● **Given exercise**: Convert the records into a Markdown table with the columns Row and Text. Include only the part that starts with the line containing "Do you think" and runs through the end of the records, with one numbered row per line, no blank lines, and no pictures.

:: Excerpted records ::

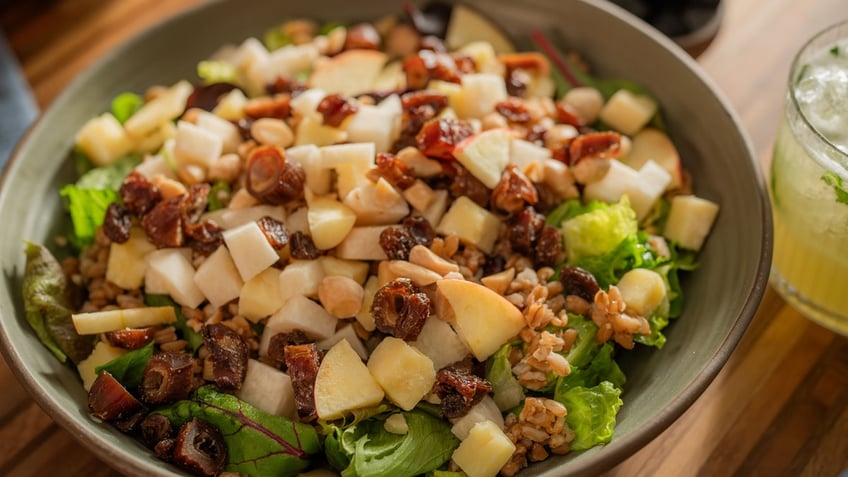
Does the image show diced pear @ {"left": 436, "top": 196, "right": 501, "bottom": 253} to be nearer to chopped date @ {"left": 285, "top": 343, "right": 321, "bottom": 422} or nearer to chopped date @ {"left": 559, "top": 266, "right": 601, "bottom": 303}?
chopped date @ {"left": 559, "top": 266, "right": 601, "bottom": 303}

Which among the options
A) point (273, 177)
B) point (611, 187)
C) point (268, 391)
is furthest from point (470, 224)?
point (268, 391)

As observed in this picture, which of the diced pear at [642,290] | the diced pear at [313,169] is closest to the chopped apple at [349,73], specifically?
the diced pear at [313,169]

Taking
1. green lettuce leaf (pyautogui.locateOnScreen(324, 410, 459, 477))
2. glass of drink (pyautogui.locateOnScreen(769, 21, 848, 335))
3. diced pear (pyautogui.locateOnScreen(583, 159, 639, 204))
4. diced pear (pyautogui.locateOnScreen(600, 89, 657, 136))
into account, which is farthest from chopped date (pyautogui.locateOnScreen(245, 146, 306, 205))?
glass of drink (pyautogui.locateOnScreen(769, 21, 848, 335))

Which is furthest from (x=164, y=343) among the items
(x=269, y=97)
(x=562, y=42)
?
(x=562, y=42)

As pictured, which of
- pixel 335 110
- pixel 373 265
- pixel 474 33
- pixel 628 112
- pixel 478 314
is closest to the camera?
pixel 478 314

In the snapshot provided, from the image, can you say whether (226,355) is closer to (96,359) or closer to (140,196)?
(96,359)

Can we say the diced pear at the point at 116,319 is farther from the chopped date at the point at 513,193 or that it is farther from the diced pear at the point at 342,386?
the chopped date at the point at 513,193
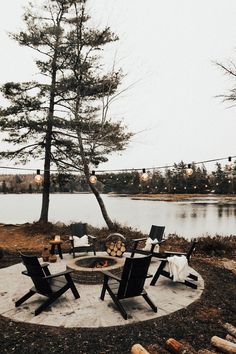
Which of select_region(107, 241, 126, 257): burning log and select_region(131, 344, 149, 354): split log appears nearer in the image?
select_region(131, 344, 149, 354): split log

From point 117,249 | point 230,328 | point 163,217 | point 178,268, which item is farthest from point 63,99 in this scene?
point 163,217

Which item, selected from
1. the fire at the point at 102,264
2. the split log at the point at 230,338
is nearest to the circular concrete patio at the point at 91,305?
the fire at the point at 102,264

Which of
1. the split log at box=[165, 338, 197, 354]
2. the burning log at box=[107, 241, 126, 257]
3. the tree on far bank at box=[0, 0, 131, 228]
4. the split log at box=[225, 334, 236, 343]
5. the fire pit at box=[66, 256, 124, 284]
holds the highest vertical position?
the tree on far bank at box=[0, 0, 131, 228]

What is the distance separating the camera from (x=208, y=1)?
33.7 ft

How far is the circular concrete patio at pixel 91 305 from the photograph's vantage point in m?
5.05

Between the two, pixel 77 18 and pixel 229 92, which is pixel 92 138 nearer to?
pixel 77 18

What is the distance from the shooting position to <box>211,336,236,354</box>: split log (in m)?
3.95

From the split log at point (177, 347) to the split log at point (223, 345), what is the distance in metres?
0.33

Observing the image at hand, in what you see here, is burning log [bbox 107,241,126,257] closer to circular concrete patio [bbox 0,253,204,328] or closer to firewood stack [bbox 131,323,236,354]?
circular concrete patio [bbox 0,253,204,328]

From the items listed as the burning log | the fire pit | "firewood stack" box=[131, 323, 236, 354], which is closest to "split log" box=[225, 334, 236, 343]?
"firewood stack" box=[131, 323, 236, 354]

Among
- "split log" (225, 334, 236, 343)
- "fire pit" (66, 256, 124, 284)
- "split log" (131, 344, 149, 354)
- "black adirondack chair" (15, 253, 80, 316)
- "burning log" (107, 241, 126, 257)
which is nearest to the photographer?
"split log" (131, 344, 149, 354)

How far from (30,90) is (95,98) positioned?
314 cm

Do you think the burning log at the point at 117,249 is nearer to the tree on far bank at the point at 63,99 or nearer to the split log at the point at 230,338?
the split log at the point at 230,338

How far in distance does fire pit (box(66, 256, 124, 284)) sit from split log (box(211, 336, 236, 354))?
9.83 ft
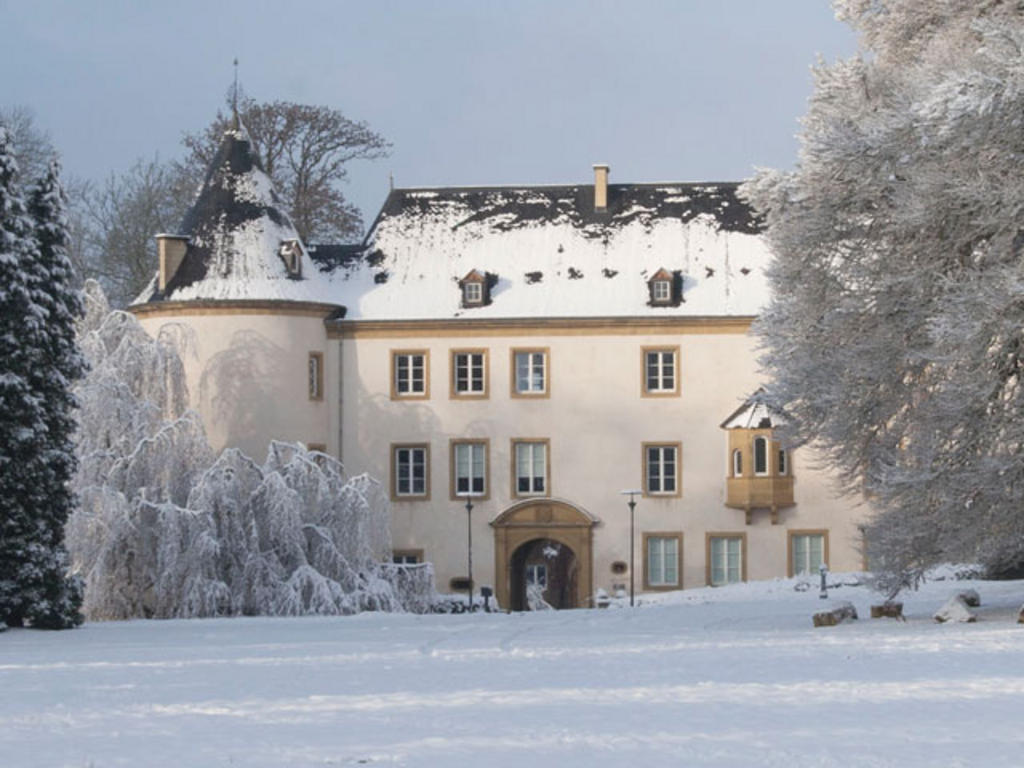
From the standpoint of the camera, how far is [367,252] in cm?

:::

● **Result of the task**:
| Row | Text |
|---|---|
| 1 | Do you think the burning log at the point at 117,249 is nearer to the tree on far bank at the point at 63,99 or nearer to the split log at the point at 230,338? |
| 2 | the split log at the point at 230,338 |
| 3 | How far in distance does fire pit (box(66, 256, 124, 284)) sit from split log (box(211, 336, 236, 354))? |
| 4 | 9.83 ft |
| 5 | From the standpoint of the camera, how far is [367,252] in cm? |